Her fingertips were so cold, it felt as though they would break off if she were bumped too hard. Every man tilted his head down to peer at her as she passed by. She felt as though she was in a forest of men.

Her young guard stopped at the outer chamber door and rapped hard.

The men stared at her back, and Katarina knew, quite suddenly, what creatures on display must feel like. The giraffes and lions in the queen’s menagerie, the bears muzzled until their fight. They were fodder for food or fight. Entertainment. Not even prey anymore. Simply doomed.

To the good, doomed things did not need to wrestle with options or consider consequences. The future was laid out rather neatly, if uncomfortably.
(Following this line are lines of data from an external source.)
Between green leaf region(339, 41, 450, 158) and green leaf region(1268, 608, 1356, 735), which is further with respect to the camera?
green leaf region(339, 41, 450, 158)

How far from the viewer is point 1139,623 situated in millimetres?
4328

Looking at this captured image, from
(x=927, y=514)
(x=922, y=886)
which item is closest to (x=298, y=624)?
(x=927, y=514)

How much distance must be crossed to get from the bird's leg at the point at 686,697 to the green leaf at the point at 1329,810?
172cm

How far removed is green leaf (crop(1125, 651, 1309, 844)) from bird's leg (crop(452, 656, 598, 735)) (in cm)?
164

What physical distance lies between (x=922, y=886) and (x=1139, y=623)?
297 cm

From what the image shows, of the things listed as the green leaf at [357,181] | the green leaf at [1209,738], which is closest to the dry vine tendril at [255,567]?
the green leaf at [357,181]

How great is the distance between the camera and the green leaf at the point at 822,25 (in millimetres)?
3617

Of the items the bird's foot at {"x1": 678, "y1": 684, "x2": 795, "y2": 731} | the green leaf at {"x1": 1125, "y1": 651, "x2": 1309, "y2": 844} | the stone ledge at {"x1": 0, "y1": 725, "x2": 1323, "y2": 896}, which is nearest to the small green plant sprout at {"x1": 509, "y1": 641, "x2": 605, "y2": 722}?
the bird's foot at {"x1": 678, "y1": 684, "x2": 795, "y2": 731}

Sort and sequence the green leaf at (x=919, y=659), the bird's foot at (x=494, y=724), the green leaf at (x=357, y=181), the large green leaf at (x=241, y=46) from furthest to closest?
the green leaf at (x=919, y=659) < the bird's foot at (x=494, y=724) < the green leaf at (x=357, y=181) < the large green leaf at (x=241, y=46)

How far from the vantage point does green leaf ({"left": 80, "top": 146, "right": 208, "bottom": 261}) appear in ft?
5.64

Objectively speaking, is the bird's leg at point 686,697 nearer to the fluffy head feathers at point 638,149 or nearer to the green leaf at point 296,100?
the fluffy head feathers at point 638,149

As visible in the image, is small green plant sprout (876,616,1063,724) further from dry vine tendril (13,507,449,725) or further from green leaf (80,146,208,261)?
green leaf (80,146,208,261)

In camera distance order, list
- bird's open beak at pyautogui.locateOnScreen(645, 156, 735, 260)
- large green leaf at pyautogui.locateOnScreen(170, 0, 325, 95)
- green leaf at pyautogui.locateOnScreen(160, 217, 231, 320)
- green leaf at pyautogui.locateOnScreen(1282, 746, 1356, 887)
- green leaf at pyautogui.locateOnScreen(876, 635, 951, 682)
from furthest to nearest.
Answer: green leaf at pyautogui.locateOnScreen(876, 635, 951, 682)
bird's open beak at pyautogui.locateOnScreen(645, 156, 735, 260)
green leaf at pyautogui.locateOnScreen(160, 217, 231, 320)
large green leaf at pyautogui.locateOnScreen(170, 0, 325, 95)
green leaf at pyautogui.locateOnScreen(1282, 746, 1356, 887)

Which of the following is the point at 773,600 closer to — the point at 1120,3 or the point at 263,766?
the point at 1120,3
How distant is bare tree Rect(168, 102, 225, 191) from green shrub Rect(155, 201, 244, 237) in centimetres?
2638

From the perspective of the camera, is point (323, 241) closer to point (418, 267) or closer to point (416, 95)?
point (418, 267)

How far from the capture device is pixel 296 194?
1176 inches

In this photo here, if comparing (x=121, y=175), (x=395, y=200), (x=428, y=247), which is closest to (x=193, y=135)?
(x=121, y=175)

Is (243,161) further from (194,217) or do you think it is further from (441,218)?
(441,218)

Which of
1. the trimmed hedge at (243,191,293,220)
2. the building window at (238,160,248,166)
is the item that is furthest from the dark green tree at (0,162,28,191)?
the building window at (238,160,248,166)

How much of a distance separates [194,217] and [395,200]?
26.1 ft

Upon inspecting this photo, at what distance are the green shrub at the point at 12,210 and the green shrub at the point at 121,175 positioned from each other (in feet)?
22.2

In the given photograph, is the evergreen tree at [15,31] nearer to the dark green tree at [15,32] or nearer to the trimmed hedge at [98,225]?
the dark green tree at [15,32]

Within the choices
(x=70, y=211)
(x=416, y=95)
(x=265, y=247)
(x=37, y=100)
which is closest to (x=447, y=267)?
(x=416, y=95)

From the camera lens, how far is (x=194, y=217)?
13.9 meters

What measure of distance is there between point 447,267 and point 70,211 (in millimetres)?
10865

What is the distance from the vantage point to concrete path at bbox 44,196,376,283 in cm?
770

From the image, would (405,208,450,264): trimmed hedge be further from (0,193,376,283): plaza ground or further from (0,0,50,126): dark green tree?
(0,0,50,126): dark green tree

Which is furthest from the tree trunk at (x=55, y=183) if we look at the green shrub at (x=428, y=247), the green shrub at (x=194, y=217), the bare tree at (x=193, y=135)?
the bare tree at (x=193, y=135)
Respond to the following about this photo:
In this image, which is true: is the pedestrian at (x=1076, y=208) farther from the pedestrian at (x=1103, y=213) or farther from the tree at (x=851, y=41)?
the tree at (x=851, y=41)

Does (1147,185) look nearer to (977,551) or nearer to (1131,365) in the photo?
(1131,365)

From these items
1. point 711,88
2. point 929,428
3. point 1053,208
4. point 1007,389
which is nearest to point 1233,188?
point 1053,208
So she returned a regard as disdainful as the ones fixed on her. She slid her gaze across them all, man by man.

A few raised their eyebrows, one laughed, and then a low, male murmur rippled through their steely midst.

“You’re wasting your fight on the wrong mark, my lady,” someone observed drily, nodding toward the chamber behind her. A few rumbles of appreciative laughter followed.

She returned a cold smile. “I waste nothing. You are all my mark.”

A surprised hush swept the landing. Then, almost as one, they threw back their shaggy heads and burst into laughter.

It shook the room. Or mayhap that was inside her.

The young guard at her side spoke quietly. “He’s ready for you, my lady.”

She turned, skirts gripped in her fingertips. The door to the outer bedchamber had been pushed open. A pair of boots could be heard moving in the inner chamber.

“My lady?” Bran’s voice was quiet at her side. “You may go in.”